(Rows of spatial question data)
* Start *
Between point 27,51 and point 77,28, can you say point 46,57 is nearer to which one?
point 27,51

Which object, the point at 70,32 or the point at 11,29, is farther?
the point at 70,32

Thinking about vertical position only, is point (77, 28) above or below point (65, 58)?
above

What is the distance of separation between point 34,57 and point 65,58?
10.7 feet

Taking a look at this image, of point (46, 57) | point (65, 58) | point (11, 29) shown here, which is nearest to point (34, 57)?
* End *
* Start *
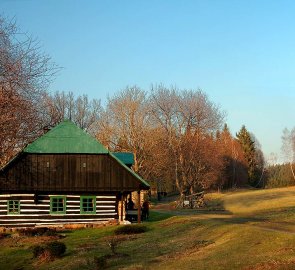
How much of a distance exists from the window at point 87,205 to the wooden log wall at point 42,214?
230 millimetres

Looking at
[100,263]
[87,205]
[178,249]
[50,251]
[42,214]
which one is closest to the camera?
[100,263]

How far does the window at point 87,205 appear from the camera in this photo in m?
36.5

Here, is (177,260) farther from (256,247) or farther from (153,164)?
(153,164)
* End *
Pick out each line of the listing that contains the word "farther", matching case exactly.

THE RESPONSE
Which object, the point at 70,32 or the point at 11,29, is farther?
Here, is (177,260) farther from (256,247) or farther from (153,164)?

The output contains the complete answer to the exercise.